La lavoratrice in maternità va certamente tutela dai provvedimenti di licenziamento ma indipendentemente dalle motivazioni in essi contenute, salvo la possibilità di casi specifici idonei a derogare il divieto. Il datore potrebbe non esplicitare la volontà di concludere il rapporto a causa della condizione della lavoratrice. Anzi, credo vada tenuta in considerazione la possibilità di condotte elusive finalizzate all’occultamento delle cause reali in cui può certamente rientrare l’inclusione della lavoratrice in una procedura di licenziamento collettivo.
Ritengo questa evenienza ben più probabile dopo la sentenza in esame, ciò interesserà soprattutto quegli ordinamenti giuridici, come nel caso spagnolo, che non hanno previsto un elenco tassativo di ipotesi di inoperatività del divieto.
In secundis, la dannosità potenziale del licenziamento dipende dall’incertezza economica-sociale sopraggiunta in un momento di maggiori responsabilità e di minori energie. Affermare che la lesività del licenziamento si verifichi nei soli casi in cui sia connessa alla maternità è un mero artificio.
Se piuttosto fosse stata predetta una pericolosità indipendente dalle ragioni giustificative del provvedimento non si sarebbe potuta proporre un’interpretazione del combinato disposto fra le direttive 92/85 e 98/59, come avvenuto in C- 103/16, che consentisse il licenziamento della lavoratrice tutelata all’interno di una procedura di licenziamento collettivo.
Si sarebbe dovuto tenere presente che pur essendoci delle cause oggettive alla base della procedura di licenziamento collettivo non è affatto escluso che l’inserimento della lavoratrice in maternità sia avvenuto per ragioni differenti.
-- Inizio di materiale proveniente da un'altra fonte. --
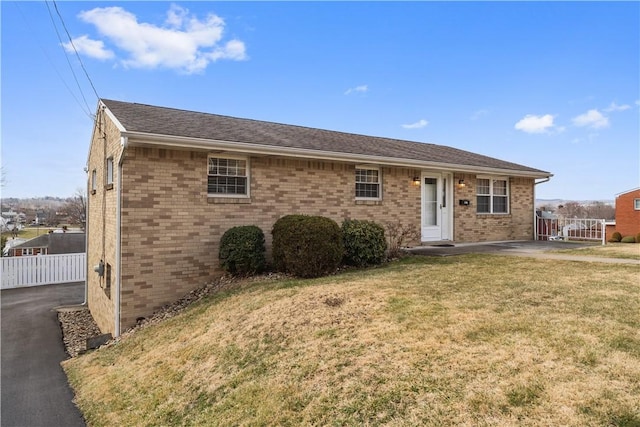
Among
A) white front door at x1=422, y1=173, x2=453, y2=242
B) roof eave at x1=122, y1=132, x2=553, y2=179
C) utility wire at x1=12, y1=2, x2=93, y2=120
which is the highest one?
utility wire at x1=12, y1=2, x2=93, y2=120

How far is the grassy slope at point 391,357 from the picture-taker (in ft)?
10.0

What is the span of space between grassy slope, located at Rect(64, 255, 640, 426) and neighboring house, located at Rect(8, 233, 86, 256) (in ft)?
65.3

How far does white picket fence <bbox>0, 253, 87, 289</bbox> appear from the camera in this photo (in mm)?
17359

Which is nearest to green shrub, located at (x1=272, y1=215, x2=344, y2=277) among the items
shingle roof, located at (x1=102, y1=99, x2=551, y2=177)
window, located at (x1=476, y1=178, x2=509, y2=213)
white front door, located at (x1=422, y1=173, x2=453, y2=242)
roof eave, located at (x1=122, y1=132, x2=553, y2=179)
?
roof eave, located at (x1=122, y1=132, x2=553, y2=179)

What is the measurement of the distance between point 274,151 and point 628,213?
37.0 metres

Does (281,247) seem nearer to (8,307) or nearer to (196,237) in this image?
(196,237)

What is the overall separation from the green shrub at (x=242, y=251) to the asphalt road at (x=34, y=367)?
139 inches

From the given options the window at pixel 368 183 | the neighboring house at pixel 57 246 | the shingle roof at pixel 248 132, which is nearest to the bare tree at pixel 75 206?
the neighboring house at pixel 57 246

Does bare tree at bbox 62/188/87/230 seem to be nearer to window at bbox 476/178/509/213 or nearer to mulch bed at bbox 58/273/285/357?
mulch bed at bbox 58/273/285/357

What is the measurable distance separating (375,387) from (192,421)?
1948 mm

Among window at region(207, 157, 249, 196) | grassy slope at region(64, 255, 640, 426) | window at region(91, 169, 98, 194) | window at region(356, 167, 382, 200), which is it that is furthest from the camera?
window at region(91, 169, 98, 194)

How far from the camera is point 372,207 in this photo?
37.2 ft

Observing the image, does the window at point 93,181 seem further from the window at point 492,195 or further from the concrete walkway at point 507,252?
the window at point 492,195

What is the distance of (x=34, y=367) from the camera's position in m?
7.53
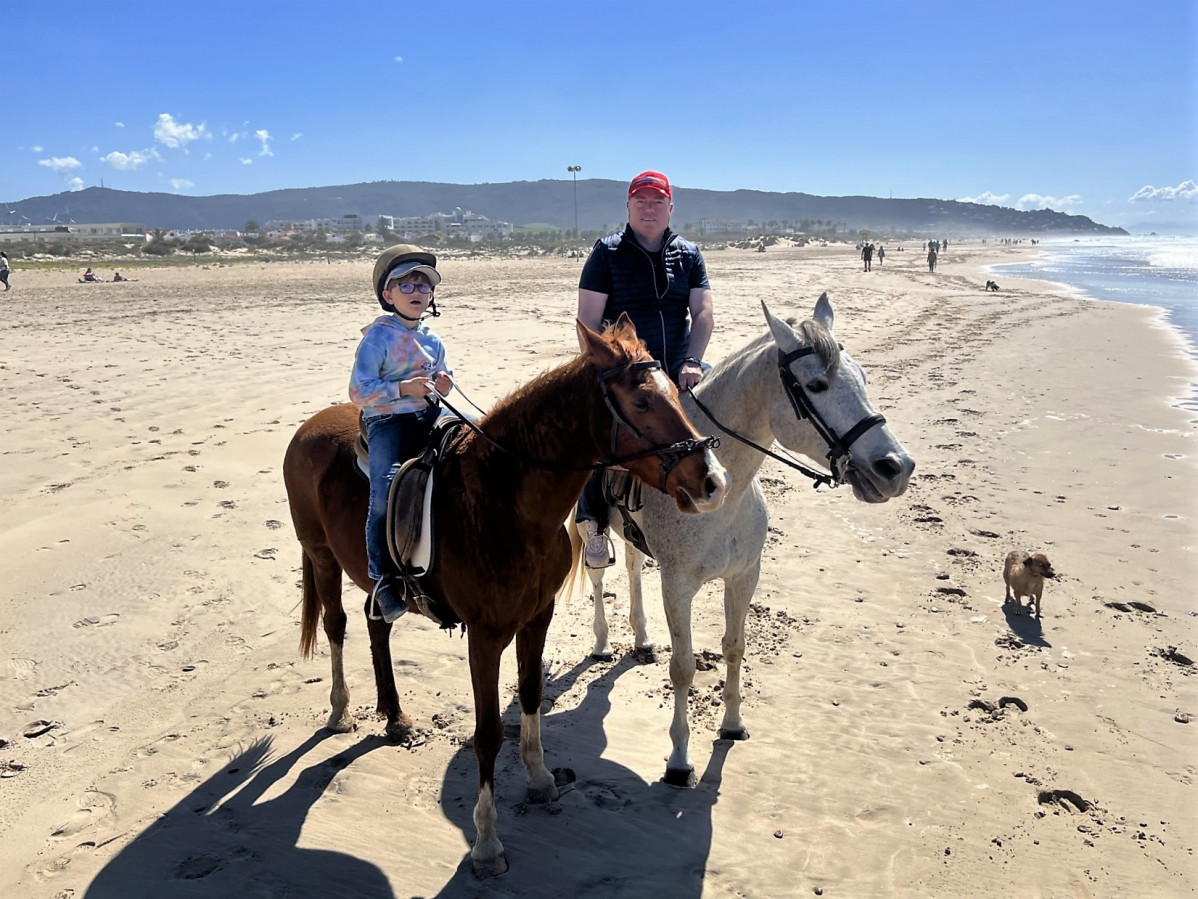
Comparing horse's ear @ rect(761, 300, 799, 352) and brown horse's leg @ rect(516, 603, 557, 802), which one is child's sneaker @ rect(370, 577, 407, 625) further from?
horse's ear @ rect(761, 300, 799, 352)

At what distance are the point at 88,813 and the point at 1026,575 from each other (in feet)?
19.0

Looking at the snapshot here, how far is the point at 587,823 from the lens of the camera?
3.56 m

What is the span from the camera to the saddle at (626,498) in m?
3.46

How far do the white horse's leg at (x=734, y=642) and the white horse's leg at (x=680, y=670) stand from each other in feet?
1.06

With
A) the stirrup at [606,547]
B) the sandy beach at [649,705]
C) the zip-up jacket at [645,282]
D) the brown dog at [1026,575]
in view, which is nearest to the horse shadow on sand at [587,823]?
the sandy beach at [649,705]

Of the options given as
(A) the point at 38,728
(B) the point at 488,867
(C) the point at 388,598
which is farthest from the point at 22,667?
(B) the point at 488,867

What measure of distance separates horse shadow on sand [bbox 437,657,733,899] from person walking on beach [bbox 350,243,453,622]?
1.15 meters

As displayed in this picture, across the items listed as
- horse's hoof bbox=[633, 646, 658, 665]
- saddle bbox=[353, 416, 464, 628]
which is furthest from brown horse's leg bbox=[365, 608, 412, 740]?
horse's hoof bbox=[633, 646, 658, 665]

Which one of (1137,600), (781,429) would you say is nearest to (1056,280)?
(1137,600)

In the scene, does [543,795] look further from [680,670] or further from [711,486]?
[711,486]

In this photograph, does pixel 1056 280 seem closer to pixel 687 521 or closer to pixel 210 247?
pixel 687 521

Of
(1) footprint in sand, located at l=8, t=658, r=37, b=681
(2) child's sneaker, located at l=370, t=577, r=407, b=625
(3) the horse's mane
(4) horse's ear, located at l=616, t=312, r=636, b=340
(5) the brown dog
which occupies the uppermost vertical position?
(4) horse's ear, located at l=616, t=312, r=636, b=340

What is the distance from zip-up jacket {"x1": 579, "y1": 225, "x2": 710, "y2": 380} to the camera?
4273 mm

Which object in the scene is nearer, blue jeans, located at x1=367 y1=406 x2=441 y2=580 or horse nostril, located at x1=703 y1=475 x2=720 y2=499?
horse nostril, located at x1=703 y1=475 x2=720 y2=499
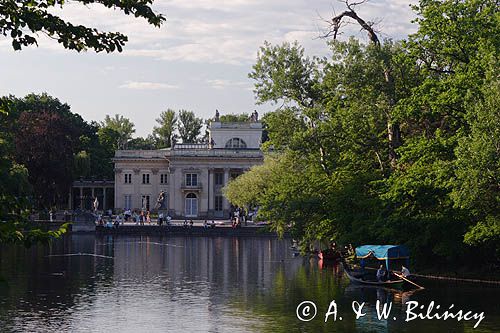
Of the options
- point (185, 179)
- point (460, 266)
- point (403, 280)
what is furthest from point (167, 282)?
point (185, 179)

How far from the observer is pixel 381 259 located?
40.2 m

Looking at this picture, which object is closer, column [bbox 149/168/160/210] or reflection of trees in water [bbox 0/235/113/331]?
reflection of trees in water [bbox 0/235/113/331]

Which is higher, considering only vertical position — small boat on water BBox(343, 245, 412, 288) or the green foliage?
the green foliage

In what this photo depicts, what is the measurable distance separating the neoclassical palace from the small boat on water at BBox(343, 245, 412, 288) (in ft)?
228

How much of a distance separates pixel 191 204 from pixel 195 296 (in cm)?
7876

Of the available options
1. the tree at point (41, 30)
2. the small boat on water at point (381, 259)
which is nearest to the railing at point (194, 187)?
the small boat on water at point (381, 259)

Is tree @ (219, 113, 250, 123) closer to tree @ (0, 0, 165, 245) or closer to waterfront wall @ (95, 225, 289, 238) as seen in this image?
waterfront wall @ (95, 225, 289, 238)

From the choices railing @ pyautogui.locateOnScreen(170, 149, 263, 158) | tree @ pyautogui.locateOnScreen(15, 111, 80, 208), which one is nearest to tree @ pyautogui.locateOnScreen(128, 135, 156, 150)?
railing @ pyautogui.locateOnScreen(170, 149, 263, 158)

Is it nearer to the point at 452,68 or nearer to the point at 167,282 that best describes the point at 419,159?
the point at 452,68

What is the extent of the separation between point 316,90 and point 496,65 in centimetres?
1419

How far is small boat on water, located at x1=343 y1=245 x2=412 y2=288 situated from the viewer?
123ft

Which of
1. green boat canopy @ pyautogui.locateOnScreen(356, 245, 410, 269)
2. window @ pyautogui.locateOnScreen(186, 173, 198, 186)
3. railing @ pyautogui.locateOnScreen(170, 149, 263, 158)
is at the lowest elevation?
green boat canopy @ pyautogui.locateOnScreen(356, 245, 410, 269)

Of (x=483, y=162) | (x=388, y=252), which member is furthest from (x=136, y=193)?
(x=483, y=162)

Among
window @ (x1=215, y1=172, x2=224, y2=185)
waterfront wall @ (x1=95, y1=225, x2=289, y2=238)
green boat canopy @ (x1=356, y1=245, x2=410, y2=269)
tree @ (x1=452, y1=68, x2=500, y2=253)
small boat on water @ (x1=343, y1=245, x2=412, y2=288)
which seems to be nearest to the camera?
tree @ (x1=452, y1=68, x2=500, y2=253)
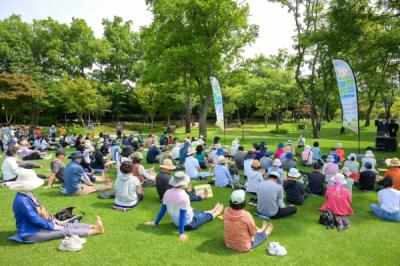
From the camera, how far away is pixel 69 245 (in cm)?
523

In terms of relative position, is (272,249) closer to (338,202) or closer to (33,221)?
(338,202)

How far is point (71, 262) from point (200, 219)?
250 centimetres

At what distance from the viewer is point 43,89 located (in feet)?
119

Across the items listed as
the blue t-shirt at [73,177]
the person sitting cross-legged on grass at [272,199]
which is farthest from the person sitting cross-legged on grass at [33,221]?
the person sitting cross-legged on grass at [272,199]

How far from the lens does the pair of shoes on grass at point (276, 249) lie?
524 centimetres

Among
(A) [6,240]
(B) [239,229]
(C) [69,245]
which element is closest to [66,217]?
(A) [6,240]

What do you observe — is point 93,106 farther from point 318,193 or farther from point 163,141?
point 318,193

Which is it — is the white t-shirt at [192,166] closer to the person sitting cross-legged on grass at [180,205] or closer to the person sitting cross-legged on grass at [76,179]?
the person sitting cross-legged on grass at [76,179]

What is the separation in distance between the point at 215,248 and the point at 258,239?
0.77 m

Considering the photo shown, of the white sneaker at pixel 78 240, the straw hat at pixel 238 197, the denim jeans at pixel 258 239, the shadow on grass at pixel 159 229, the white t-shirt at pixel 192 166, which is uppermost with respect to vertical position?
the straw hat at pixel 238 197

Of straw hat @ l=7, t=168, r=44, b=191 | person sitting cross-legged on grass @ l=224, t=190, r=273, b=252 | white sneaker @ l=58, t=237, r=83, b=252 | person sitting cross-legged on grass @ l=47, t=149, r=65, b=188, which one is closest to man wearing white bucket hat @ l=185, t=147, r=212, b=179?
person sitting cross-legged on grass @ l=47, t=149, r=65, b=188

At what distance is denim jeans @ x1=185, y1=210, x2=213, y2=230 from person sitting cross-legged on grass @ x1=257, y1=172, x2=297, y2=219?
1226 millimetres

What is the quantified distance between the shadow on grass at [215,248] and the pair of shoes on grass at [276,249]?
0.59 m

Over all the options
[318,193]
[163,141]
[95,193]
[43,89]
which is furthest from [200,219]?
[43,89]
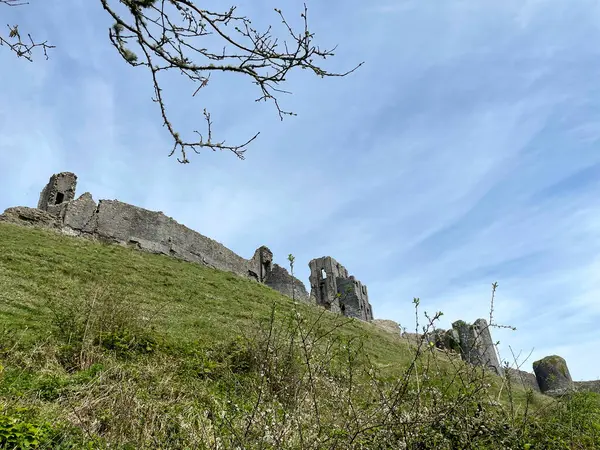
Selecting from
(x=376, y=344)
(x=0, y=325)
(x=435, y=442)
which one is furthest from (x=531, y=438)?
(x=376, y=344)

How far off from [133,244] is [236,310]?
477 inches

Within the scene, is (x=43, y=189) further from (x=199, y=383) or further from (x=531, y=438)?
(x=531, y=438)

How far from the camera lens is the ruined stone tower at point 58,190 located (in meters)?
25.8

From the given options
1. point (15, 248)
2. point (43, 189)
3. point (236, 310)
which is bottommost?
point (236, 310)

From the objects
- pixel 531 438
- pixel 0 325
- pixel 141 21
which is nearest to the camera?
pixel 141 21

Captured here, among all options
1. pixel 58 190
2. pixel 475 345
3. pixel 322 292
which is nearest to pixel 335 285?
pixel 322 292

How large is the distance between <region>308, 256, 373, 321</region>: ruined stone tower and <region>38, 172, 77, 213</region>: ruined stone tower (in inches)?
883

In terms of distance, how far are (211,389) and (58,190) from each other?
77.8 ft

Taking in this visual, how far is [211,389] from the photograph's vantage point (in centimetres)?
705

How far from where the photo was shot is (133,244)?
25.8 meters

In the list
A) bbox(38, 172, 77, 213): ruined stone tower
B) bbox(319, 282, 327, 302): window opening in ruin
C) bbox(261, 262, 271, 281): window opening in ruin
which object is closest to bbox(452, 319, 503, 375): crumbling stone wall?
bbox(261, 262, 271, 281): window opening in ruin

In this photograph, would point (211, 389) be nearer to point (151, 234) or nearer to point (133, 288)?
point (133, 288)

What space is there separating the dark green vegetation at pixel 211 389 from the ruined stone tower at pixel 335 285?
26.2 meters

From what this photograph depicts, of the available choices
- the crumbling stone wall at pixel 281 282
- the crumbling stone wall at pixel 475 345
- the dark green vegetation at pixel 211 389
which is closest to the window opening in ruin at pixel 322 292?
the crumbling stone wall at pixel 281 282
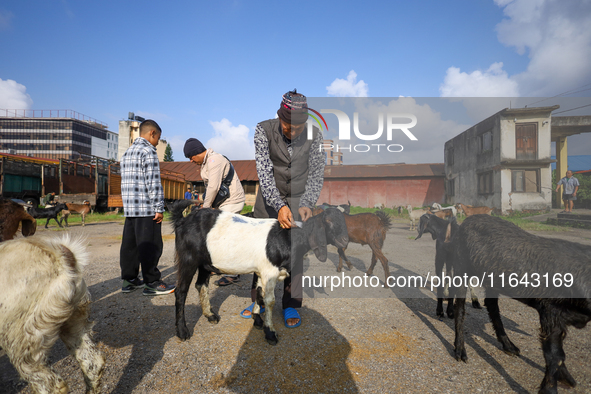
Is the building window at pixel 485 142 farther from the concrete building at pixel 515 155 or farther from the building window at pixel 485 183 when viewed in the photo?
the building window at pixel 485 183

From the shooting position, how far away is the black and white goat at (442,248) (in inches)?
133

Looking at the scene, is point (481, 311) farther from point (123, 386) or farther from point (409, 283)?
point (123, 386)

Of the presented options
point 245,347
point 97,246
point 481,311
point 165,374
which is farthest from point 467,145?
point 97,246

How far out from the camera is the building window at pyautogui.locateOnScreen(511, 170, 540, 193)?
3297mm

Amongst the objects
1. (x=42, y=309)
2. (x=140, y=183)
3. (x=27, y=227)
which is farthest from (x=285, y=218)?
(x=27, y=227)

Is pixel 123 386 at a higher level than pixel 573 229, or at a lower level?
lower

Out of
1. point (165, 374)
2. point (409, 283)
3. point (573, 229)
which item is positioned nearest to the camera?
point (165, 374)

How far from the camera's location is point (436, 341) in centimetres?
279

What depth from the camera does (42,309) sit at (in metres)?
1.62

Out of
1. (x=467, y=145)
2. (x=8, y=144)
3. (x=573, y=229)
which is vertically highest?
(x=8, y=144)

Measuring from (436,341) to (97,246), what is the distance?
8.75 m

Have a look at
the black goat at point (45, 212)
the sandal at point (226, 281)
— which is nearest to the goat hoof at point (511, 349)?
the sandal at point (226, 281)

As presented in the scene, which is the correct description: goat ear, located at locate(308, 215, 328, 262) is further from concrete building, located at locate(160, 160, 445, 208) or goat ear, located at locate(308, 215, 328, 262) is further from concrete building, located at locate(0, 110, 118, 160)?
concrete building, located at locate(0, 110, 118, 160)

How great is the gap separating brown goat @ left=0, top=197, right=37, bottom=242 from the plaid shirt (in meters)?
1.28
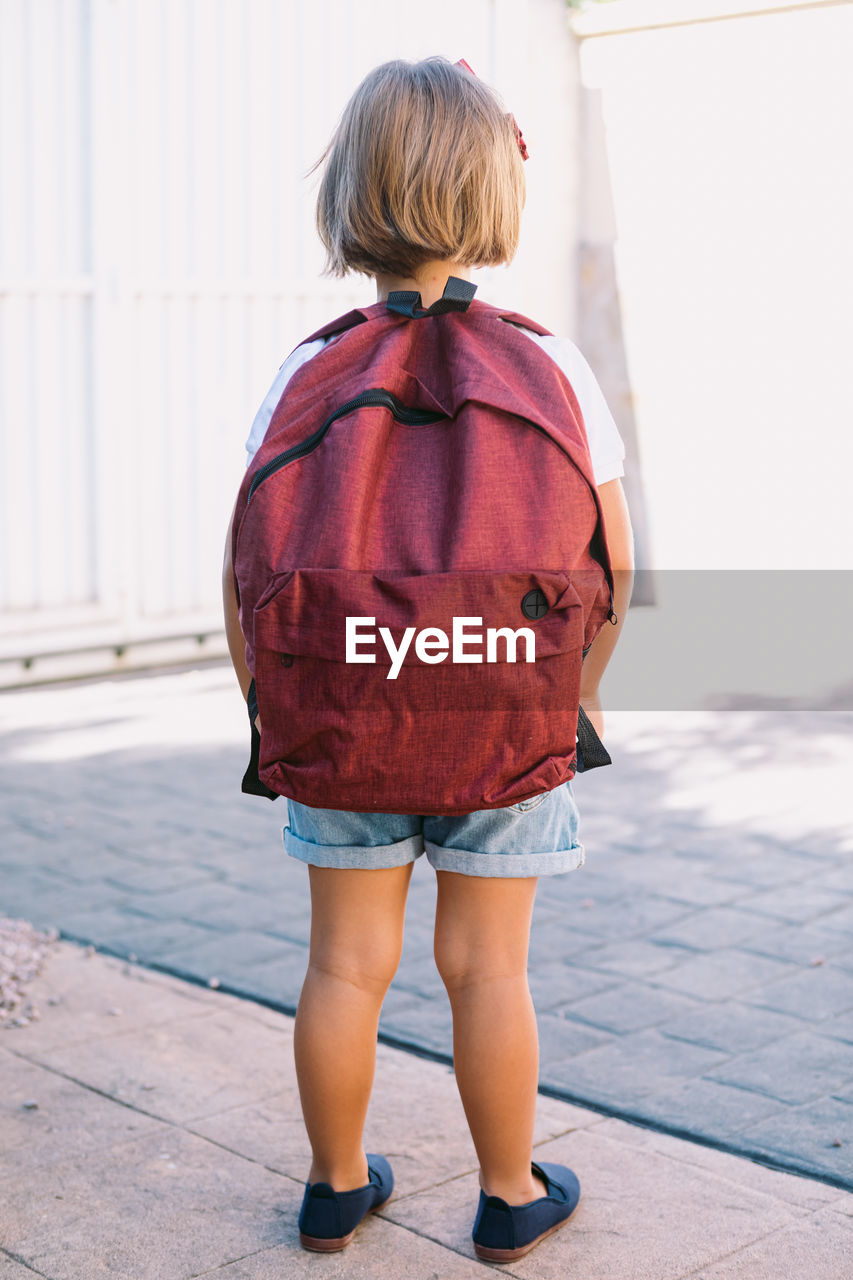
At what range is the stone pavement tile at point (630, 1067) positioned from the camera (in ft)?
10.1

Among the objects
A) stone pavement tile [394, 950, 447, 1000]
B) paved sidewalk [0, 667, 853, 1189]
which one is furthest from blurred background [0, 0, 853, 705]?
stone pavement tile [394, 950, 447, 1000]

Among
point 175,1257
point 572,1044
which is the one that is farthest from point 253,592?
point 572,1044

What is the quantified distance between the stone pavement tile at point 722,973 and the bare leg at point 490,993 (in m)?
1.28

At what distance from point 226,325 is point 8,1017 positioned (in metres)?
4.63

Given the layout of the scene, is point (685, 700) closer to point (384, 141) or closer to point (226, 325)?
point (226, 325)

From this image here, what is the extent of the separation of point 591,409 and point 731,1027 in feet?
5.34

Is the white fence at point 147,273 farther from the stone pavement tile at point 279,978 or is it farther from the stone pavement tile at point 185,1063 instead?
the stone pavement tile at point 185,1063

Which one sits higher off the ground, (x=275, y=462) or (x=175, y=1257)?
(x=275, y=462)

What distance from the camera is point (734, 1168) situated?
2732 millimetres

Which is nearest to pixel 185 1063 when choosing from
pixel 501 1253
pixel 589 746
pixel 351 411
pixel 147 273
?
pixel 501 1253

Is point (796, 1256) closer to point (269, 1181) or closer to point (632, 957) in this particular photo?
point (269, 1181)

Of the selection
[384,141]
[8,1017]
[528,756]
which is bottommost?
Result: [8,1017]

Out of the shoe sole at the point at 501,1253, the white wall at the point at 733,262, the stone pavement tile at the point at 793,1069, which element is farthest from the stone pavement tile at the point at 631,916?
the white wall at the point at 733,262

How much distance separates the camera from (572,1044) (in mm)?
3295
Sarebbe opportuno per questo distinguere le motivazioni oggettive che giustificano l’avvio di una procedura di licenziamento collettivo dalle ragioni che hanno comportato il coinvolgimento dei singoli lavoratori in tale procedura.

3. La causa C-103/16 Porras Guisado c. Bankia: scontro fra prospettive.

L’Avvocato Generale e la Corte di Giustizia hanno adottato prospettive antistanti circa l’interpretazione del combinato disposto fra le direttive in esame giungendo a conclusioni difformi sulla maggior parte (3/5) dei quesiti pregiudiziali. Hanno però concordato in merito alla terza questione che la conformità della trasposizione ai contenuti dell’Art. 10, punto 1 e 3, richiede la previsione di una tutela duplice, preventiva e riparativa, e riguardo alla quarta domanda pregiudiziale hanno condiviso l’inesistenza di un diritto di permanenza prioritaria. È interessante, non di meno, l’iter argomentativo con cui hanno respinto il carattere “ipotetico” della questione, sostenuto da Bankia, in merito all’adempimento del dovere di informazione da parte della lavoratrice rispetto al quale l’Art. 2 della direttiva 92/85 parrebbe subordinare le tutele in essa contenute.
La comparazione dei sentieri argomentativi dimostra non solo la numerosità di letture e soluzioni cui si presta il caso ma, altresì, l’esistenza di un substrato comune nelle pur divergenti posizioni stante nell’eminenza degli effetti protettivi dinnanzi all’eventuale presenza di vizi di natura procedurale e/o formale.

 

3.1. Il “dovere di informazione”: vizi formali e/o procedurali pregiudicano la vocazione protettiva della direttiva?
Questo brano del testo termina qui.